What you have to do:
Transcribe word for word the stretch of lines from the one containing "Of the given items" through the last of the lines below.

--- START OF Records for the task ---

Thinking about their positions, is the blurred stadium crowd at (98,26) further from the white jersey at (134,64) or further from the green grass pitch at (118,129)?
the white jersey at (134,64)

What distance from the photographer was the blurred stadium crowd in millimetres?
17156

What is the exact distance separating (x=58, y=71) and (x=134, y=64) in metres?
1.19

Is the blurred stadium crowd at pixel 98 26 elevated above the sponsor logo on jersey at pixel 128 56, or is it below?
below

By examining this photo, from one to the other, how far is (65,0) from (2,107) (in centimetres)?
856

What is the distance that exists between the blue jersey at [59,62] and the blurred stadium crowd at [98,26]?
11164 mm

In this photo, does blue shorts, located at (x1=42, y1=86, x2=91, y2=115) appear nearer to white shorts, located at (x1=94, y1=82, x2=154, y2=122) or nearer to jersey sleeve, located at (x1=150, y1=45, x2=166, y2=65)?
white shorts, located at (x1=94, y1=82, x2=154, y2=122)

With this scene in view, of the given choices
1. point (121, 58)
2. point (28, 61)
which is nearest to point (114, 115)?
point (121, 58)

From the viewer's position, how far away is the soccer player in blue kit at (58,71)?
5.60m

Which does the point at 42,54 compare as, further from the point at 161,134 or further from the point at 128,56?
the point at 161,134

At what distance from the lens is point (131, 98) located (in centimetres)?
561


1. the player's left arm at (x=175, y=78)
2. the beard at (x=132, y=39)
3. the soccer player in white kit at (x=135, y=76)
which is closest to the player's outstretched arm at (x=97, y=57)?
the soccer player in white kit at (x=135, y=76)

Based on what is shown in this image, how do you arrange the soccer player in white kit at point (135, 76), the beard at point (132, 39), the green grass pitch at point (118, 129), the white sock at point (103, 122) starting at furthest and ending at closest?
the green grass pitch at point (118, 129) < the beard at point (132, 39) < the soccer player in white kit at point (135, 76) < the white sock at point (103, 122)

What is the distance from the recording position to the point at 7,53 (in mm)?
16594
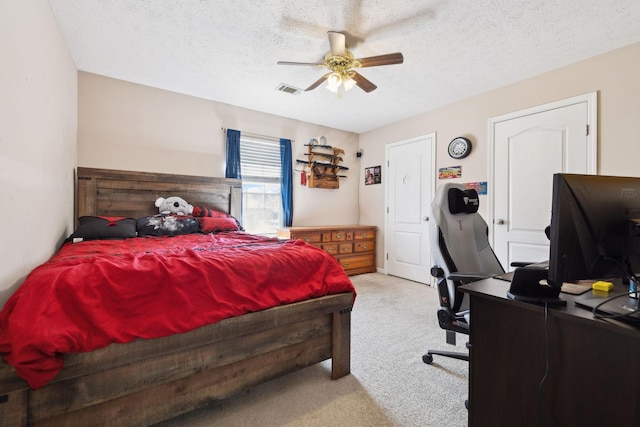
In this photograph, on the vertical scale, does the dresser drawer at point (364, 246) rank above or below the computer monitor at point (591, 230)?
below

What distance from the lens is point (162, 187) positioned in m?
3.30

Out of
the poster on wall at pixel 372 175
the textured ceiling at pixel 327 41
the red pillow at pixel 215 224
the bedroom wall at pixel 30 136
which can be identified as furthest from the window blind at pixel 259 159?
the bedroom wall at pixel 30 136

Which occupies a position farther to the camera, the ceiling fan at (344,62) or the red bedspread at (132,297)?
the ceiling fan at (344,62)

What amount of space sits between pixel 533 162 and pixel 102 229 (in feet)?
14.4

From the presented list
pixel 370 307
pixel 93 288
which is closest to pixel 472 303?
pixel 93 288

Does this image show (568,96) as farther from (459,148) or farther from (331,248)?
(331,248)

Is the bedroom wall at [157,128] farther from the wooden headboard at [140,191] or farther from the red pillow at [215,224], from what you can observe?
the red pillow at [215,224]

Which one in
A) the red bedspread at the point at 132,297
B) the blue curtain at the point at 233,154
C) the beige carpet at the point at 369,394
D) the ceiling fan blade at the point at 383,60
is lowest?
the beige carpet at the point at 369,394

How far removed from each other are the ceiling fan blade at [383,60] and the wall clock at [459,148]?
72.9 inches

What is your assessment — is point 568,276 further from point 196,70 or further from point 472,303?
point 196,70

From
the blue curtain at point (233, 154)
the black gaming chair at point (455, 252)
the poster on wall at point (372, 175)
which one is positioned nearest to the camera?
the black gaming chair at point (455, 252)

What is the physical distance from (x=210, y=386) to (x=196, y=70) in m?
2.95

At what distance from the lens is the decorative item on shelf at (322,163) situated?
14.9ft

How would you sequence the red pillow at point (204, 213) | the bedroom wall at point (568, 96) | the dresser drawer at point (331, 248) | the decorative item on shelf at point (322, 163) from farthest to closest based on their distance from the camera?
the decorative item on shelf at point (322, 163) < the dresser drawer at point (331, 248) < the red pillow at point (204, 213) < the bedroom wall at point (568, 96)
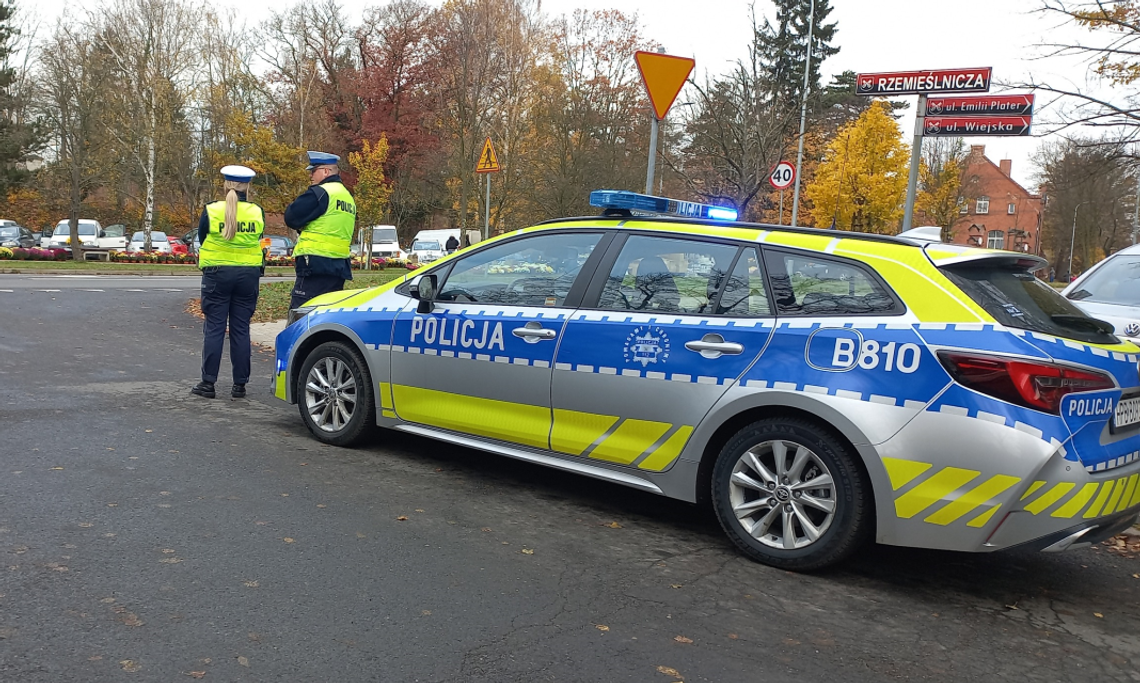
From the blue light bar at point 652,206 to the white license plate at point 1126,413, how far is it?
217 centimetres

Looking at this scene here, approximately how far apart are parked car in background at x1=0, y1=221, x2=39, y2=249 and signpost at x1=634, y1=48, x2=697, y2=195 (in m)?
35.7

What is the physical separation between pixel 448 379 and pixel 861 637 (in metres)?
2.84

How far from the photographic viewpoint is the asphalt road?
310 cm

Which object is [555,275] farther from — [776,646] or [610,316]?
[776,646]

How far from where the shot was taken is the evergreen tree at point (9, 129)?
38.8 m

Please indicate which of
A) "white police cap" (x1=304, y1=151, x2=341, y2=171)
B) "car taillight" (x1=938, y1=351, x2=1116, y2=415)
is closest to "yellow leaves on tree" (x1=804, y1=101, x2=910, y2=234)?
"white police cap" (x1=304, y1=151, x2=341, y2=171)

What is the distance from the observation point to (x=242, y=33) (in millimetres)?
43688

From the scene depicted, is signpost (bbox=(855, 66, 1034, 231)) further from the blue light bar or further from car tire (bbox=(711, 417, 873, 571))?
car tire (bbox=(711, 417, 873, 571))

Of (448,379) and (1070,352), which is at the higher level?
(1070,352)

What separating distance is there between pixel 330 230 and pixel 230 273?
0.93 m

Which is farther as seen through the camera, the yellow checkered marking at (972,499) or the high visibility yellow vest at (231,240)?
the high visibility yellow vest at (231,240)

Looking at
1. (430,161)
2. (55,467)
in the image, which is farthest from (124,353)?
(430,161)

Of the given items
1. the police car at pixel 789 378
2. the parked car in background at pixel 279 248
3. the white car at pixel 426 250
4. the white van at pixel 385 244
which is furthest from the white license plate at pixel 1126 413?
the parked car in background at pixel 279 248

--- END OF Records for the task ---

Answer to this problem:
Of the given items
1. the police car at pixel 789 378
2. the parked car in background at pixel 279 248
3. the white car at pixel 426 250
4. the white van at pixel 385 244
which is furthest from the white license plate at pixel 1126 413?
the parked car in background at pixel 279 248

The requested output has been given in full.